The request: Reproduce word for word the stretch of the rows below, from the line containing "How distantly are" through the end of the rows.

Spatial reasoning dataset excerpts
----

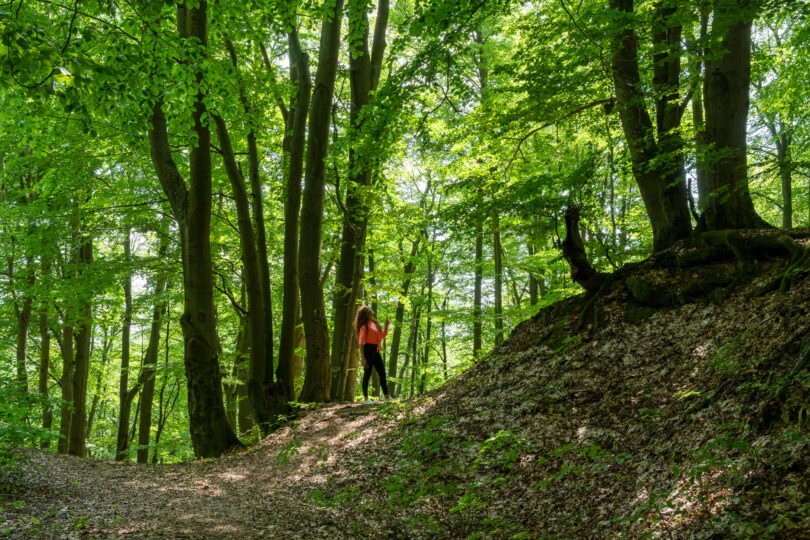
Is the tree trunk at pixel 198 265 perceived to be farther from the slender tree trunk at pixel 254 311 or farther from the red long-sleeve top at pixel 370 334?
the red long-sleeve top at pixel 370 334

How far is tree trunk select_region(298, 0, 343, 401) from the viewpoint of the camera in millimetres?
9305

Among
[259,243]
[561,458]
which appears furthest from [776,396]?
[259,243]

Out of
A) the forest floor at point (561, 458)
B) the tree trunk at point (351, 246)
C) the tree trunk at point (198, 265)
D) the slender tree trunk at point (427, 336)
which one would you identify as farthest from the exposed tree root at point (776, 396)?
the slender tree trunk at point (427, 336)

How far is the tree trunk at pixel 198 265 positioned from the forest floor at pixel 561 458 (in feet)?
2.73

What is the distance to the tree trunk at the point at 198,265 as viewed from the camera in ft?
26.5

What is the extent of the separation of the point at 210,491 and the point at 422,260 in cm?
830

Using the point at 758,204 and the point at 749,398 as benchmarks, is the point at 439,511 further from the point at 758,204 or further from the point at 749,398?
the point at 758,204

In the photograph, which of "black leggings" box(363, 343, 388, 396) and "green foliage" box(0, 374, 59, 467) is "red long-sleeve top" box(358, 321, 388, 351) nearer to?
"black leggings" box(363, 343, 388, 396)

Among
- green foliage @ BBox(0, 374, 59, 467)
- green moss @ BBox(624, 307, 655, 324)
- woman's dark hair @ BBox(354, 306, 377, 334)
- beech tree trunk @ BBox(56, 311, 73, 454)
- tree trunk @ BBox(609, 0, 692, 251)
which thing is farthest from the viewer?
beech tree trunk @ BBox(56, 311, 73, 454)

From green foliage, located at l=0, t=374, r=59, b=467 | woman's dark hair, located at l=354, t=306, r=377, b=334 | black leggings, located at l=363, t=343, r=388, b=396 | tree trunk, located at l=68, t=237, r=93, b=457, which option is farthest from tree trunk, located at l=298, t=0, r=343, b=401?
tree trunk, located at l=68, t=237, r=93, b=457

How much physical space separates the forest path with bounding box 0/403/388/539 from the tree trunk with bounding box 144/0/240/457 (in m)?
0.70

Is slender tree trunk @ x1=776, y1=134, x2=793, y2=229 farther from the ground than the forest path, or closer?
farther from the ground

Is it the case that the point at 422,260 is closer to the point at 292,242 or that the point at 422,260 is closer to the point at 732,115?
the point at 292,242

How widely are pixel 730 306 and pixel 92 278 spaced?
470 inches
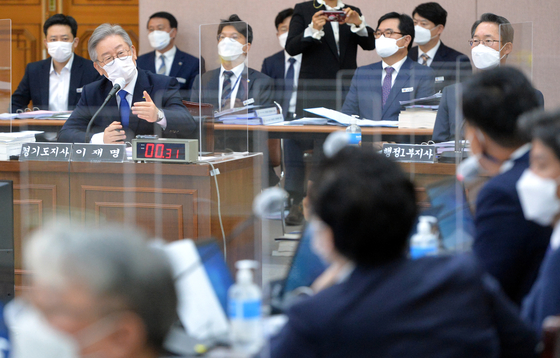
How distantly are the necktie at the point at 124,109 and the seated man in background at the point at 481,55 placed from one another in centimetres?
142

----

Written solution:
How distantly are the necktie at the point at 124,109 and the seated man in background at the point at 481,55 placed from one another in centimetres?
142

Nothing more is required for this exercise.